I like this process because you determine what you’re going to do upfront. Then, every day, you talk about your progress towards that specific goal and nothing else. Then, you evaluate what you did and how well you did it at a predetermined time. And then you do it all over again. It breaks complicated projects down into more manageable pieces. What I miss in my current role is the connection back to what we agreed upon.

On the one hand, I get to make my own metrics and plan my own day. I really like the autonomy of my job. But on the other, it feels a bit every-man-for-himself.

Introducing: Flux

Oop – almost did it again! I had an idea to start a new blog. But, unfortunately, I spent more time looking at website templates than I spent writing. I keep wanting a fresh start, but it sort of feels like I’m running away from what’s in front of me to chase something else that looks newer. I can stop that pattern now and work from where I am. 

In life, you don’t get many chances to start over. But when you do, you make the change in your head first. Then you reframe the past to support your new vision for the future. One of my goals is not to run away from my past but to appreciate what it taught me and use those lessons to create the future with greater intention and wisdom. 

I’m reading a book titled “Flux: 8 Superpowers for Thriving in Constant Change”. The author, April Rinne, opens by explaining what the book is about. It’s not another book on change management, “rather, it is about reorienting one’s attitude towards uncertainty and the unknown, and learning to see every change as an opportunity, not a threat…”. 

I have studied change management, and, broadly, I enjoy the discipline. I’m well-versed in change management theories; I’m even a certified change practitioner through Prosci. But I need a new way to look at change. The way I’ve been approaching it isn’t working. I need a new paradigm, and I think this book will offer it. 

I just completed “7 Habits of Highly Effective People” by Stephen Covey. His text focuses on establishing tried-and-true principles that don’t change even though everything else around you might. It’s early, but I think April’s text shows you one path to developing said principles. I can’t remember how I learned about this book, but I’m glad I did.

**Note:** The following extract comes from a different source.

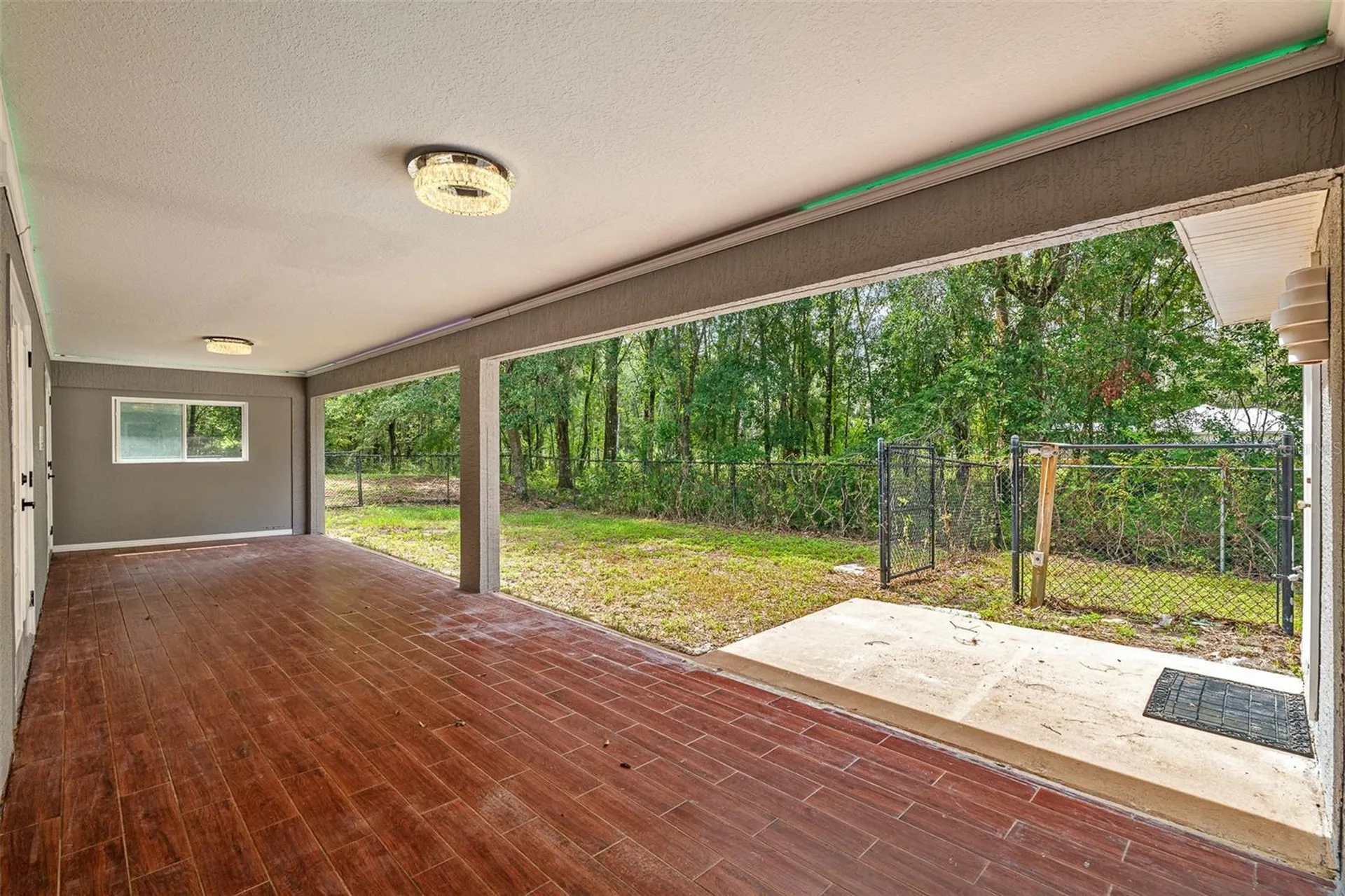 4191 Canal Avenue Bunnell FL 32110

In the book’s introduction, she recounts a life-changing experience: one year away from college graduation, she learns that her parents died in a car accident the day before. She writes, 

“In that moment, time stood still: the future was going to be wildly different than I’d imagined, or that my parents imagined, or than it had looked a year earlier, or even an hour earlier.”

– April Rinne

I was a few years younger when I had a similarly traumatic experience, and I had a similar reaction. I didn’t know what to do, and I felt I didn’t have anywhere to turn for support. I didn’t have the wisdom I do now that could help me reframe the experience into something meaningful. I’d just assumed my best years – at 18, of all ages – were behind me. 

This earth-shattering type of change, though, happens to people every day. It’s not always death or an illness; sometimes, it’s related to a job, friendship, or something else. But change is always happening. I get tired of hearing it, but it’s true – change is the only constant. And you’d think we’d be better with change since it happens so often, but I don’t think we are. Rinne asserts that: 

“The pace of change has never been as fast as it today, and yet, it is likely to never again be this slow. 

– April Rinne

That’s freaking terrifying. 

She goes on to say:

“The future is not more stable; the future is more uncertain.”

– April Rinne

Geez, lady. That’s depressing and unsettling. If that’s true, my current unsuccessful approach to managing change will be completely unsustainable. And I think it’s true. So, if this amount of change is happening, whether I want it to or not, I need to get better at managing it.